В последний раз я слышу свое имя не в воспоминаниях, не сбоку, а как будто сразу везде, одновременно тысячей голосов. Это Рита кричала где-то в лесу, когда я был где-то уже далеко. Открываю глаза и вижу ее. Красивую маленькую счастливую девочку. Живую. Я знаю, что через мгновение ее лицо сменится отвратительным ртом, что разорвал ее, и из него на пол повалятся внутренности, повсюду расплескивая кровь, но все равно смотрю на него, надеясь запомнить его таким. Рот спрашивает, почему я не играю с сестрой.
Потому что с ней уже поиграл ужас.
Потом, когда я пришел домой, я даже не мог сказать, где Рита. Не помнил. В руках у меня была ее кукла — отдала мне, когда нашла красивые шишки. Организовали поиски, нашли кровавую кашу, от нее оставшуюся. Сказали, что ее разодрал разъяренный кабан. Я не поверил.

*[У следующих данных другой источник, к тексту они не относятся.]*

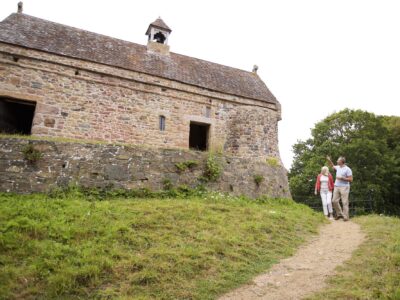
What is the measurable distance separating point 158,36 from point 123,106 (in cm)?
592

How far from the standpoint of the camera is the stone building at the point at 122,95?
12.6m

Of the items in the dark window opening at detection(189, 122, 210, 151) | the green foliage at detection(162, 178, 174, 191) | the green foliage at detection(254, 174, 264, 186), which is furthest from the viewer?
the dark window opening at detection(189, 122, 210, 151)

Когда мне возвращали воспоминания — «закрой глаза, вспомни тот день, расскажи, что слышал и чувствовал, чем пахло» — я отчетливо увидел ужас. Не знал, как назвать его в первый раз, и назвал так. Меня пытались убедить, что это был просто кабан, но я-то знаю, что это не так.
Я-то знаю, что это должен был быть я.
Каждую ночь сестренка приходит ко мне, чтобы напомнить об этом. Сказать, что я привел ее в лес, а потом убежал. Сказать, что это мой кишечник должен был висеть на кустарнике.
Ее новая любимая игра.
Дневной свет ей больше не нравится, поэтому она исчезает с первыми лучами солнца. Весь день я могу спокойно жить своей жизнью, но стоит только мне щелкнуть выключателем ночника, она снова тут. Но пока она не беспокоит меня в дневное время, я могу жить дальше, как ни в чем не бывало. Падать, ломаться, умирать, бояться, но ведь жить, пока есть силы вставать по утрам. Я так и не сказал своему психиатру, что Рита играет со мной. Я должен ей много ночных игр.
А по утрам я иногда слышу крик где-то в соседнем лесу.